3

I'm trying to loop through .xlsb file types in a folder and convert them to .csv in Python 3+ and Windows 10 and have pieced together the code below with help from SO. I want to save the new .csv as the original .xlsb name but am having issues - I have this so far:

import os
import glob
import win32com.client

path = r'C:\Users\folder\Desktop\Test Binary'
all_files_test = glob.glob(os.path.join(path, "*.xlsb"))
for file in all_files_test:
    excel = win32com.client.Dispatch("Excel.Application")
    excel.Visible = False
    doc = excel.Workbooks.Open(file)
    doc.SaveAs(Filename="C:\\Users\\folder\\Desktop\\Test Binary\\file.csv",FileFormat = 6) #overwrites file each time, need to substitute 'file'
    doc.Close(True)
    excel.Quit()
excel.Quit()

Which of course just overwrites each new iteration each time as 'file.csv'. How can I substitute the .xlsb name for each .csv name to SaveAs separate files? Thanks in advance.

Hatt
  • 689
  • 4
  • 9
  • 23

2 Answers2

3

Simply use str.replace on file variable to change extension. And consider wrapping in try/except to cleanly release COM objects regardless of error or not.

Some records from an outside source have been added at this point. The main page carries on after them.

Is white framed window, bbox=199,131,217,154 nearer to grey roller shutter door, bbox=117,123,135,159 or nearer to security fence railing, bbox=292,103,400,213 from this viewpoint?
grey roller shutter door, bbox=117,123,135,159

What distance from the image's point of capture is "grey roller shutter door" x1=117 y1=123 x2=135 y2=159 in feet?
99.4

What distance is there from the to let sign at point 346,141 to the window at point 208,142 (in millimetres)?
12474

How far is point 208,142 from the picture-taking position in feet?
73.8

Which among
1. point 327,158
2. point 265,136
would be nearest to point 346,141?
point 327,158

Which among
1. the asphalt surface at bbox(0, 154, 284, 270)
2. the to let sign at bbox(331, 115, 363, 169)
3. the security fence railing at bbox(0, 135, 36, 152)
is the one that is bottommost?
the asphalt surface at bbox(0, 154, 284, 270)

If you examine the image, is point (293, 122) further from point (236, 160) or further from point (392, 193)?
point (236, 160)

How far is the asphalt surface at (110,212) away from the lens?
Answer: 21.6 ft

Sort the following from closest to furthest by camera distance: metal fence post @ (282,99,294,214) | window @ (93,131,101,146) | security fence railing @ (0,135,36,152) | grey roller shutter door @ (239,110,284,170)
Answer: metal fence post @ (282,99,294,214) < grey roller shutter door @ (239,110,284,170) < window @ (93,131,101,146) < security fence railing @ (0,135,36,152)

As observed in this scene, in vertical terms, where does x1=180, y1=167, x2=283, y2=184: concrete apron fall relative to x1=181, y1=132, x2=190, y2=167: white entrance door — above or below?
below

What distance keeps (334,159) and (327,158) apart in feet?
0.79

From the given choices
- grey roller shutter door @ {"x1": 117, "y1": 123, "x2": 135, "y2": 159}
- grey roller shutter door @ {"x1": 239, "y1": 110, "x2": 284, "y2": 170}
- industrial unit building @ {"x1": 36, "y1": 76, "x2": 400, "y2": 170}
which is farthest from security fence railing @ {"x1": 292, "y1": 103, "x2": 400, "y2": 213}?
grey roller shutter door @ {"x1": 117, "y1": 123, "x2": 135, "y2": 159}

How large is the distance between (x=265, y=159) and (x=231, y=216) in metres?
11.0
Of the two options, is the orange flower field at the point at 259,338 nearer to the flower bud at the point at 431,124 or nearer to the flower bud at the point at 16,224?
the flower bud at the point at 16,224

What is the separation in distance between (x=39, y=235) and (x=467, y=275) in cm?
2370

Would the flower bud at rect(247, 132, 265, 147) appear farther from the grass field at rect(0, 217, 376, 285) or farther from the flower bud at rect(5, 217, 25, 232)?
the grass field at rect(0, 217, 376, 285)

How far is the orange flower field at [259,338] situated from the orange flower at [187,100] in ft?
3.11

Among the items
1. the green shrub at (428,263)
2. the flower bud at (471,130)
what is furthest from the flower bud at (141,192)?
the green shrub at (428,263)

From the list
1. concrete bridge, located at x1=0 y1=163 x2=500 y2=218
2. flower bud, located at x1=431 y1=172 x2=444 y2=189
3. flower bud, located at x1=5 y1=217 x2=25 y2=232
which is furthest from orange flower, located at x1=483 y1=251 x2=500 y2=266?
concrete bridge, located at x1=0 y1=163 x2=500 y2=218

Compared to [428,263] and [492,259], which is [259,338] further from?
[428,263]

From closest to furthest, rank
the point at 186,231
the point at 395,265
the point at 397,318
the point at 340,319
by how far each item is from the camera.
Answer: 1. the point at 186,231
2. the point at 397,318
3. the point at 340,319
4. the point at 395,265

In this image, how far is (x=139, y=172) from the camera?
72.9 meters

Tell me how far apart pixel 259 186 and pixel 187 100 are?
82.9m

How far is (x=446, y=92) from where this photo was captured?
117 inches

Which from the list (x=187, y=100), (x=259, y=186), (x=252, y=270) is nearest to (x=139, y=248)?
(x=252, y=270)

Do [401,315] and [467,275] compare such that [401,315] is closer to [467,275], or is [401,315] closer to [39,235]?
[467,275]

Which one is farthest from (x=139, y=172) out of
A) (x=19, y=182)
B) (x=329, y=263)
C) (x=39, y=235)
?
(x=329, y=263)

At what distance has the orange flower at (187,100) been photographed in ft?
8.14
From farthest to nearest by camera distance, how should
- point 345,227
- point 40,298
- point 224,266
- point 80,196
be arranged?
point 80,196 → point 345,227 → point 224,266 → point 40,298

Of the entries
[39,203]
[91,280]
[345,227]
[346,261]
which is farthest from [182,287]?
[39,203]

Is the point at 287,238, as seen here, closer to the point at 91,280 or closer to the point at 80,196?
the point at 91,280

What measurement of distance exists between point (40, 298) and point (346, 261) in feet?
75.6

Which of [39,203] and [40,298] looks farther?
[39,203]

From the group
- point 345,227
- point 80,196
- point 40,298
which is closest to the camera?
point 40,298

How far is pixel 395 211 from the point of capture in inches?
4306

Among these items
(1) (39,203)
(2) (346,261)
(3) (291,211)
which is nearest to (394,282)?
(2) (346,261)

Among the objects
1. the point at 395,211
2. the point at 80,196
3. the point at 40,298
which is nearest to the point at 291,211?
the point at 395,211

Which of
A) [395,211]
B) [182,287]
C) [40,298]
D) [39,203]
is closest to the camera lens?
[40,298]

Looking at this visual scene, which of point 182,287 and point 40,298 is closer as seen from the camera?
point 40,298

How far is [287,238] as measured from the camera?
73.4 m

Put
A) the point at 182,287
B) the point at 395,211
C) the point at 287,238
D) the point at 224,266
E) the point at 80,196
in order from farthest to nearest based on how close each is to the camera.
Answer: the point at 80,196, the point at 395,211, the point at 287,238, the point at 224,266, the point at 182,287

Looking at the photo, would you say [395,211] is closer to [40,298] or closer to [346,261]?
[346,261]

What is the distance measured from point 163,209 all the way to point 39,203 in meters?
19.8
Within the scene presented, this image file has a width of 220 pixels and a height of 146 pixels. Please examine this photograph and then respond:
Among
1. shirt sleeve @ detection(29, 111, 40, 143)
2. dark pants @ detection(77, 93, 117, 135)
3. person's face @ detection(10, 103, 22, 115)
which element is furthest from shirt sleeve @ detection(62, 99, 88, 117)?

path = r'C:\Users\folder\Desktop\Test Binary'

all_files_test = glob.glob(os.path.join(path, "*.xlsb"))

for file in all_files_test:    
    try: 
        excel = win32com.client.Dispatch("Excel.Application")
        excel.Visible = False
        doc = excel.Workbooks.Open(file)

        csv_name = file.replace('.xlsb', '.csv')

        doc.SaveAs(Filename = csv_name, FileFormat = 6)
        doc.Close(True)
        excel.Quit()

    except Exception as e:
        print(e)

    finally:    
        doc = None
        excel = None

And to go one level deeper use combination of os.path.basename and os.path.join:

path = r'C:\Users\folder\Desktop\Test Binary'

...
csv_name = os.path.basename(file).replace('.xlsb', '.csv')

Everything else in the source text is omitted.